Moreover, a State Machine is a function. It takes an old state and a character then returns a new state. When we get another charater, use the new state as an old state, pass them to the function again, and repeat this iteration until it reaches a terminal state.

val f : state -> char -> state

Also, a state is an algebraic data type. It needs to keep track of parsing and remember a couple of things:

  • Which syntactic element we’re at now
  • In this syntactic element, how many characters we’re in
  • In this syntactic element, how many characters we’re going to have
  • Etc.

We can use a Variant to represent states. For example, If we’re at the very beginning of HTTP method, it’s MethodStart. If we’re at the 3rd character of HTTP method, it’s Method (3, m) where m is the index of the first character of method.

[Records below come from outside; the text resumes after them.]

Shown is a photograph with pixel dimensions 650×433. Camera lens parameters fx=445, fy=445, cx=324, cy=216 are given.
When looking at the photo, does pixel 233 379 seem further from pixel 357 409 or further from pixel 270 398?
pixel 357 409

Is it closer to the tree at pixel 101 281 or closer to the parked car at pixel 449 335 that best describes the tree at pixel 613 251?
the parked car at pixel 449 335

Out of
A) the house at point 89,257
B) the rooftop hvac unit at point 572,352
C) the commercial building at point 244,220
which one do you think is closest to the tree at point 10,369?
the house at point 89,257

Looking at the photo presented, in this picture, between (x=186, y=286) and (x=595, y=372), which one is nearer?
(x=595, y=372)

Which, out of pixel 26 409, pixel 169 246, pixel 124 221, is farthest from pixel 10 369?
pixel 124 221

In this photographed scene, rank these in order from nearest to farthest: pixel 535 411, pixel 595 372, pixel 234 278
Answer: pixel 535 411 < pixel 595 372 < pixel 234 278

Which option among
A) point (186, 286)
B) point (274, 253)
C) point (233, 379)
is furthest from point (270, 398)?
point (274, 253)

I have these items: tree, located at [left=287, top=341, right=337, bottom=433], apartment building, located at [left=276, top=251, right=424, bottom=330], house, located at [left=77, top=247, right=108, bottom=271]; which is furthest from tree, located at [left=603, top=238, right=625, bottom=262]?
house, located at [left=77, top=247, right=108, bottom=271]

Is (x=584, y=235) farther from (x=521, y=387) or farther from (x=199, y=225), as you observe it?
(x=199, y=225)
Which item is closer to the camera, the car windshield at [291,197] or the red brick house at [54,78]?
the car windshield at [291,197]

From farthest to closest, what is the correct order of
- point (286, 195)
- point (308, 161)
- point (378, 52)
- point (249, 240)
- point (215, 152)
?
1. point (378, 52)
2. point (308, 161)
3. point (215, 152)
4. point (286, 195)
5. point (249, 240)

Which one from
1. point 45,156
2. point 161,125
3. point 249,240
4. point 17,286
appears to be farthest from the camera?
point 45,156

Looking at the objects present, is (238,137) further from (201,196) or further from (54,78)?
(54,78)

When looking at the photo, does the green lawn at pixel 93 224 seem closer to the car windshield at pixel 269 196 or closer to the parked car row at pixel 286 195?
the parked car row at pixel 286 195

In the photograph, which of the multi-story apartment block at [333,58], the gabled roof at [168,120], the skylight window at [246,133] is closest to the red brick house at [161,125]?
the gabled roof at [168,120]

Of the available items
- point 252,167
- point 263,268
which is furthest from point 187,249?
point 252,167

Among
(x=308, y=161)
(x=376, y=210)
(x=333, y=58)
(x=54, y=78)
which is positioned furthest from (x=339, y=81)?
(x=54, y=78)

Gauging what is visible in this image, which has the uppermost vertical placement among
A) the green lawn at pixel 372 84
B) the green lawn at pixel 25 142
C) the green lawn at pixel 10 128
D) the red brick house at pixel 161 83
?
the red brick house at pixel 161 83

Well, I’ll explain the m part later.

type state =
  | MethodStart
  | Method of int * int
  | SpacesBeforeUri

Nevertheless, callbacks make things a little bit complicated, though. Here’s a partial HTTP parser example that parses HTTP method:

exception InvalidMethod

let parse_method on_method data state p =
  let ch = String.get data p in
  match state, ch with
  | MethodStart, ch when 'A' <= ch && ch <= 'Z' ->
     Method (1, p)
  | MethodStart, _ -> (* invalid token *)
     raise InvalidMethod
  | Method (n, m), _ when n > 255 -> (* too long *)
     raise InvalidMethod
  | Method (n, m), ' ' ->
     on_method data m p;
     SpacesBeforeUri
  | Method (n, m), ch when 'A' <= ch && ch <= 'Z' ->
     Method (n + 1, m)
  | Method _, _ -> (* invalid token *)
     raise InvalidMethod

This will parse “GET”, “PUT”, “POST”, “DELETE” or any other HTTP method-ish strings followed by a space. As you can see, it’s not state -> char -> state. Its type is actually a bit more complicated.

type callback = string -> int -> int -> unit
val parse_method : callback -> string -> state -> int -> state

The first callback is on_method callback function. When the state machine finds (a part of) HTTP method, it triggers the callback so that we can extract a substring of data. The next string is data currently available for parsing. Last state -> int -> state is a slight modification of state -> char -> state. Since we want to get HTTP method when we reach the end of method, we need to keep track of index of the first character of the syntactic element (in this case, HTTP method). That’s the m part.

Also, since we can see only a tiny fraction of data at a time, we need to refill data after we consume all of it. In that case, we need to reset m which points to a character in the previous data since m doesn’t mean anything in the new data. Before we reset m to 0, we need to trigger the callback for a substring of data from m to the end of data. So, we may have several on_message callbacks for a single HTTP method.

By following this approach, a full-fledged HTTP/1.1 parser can be constructed with a single function. My implementation is on GitHub.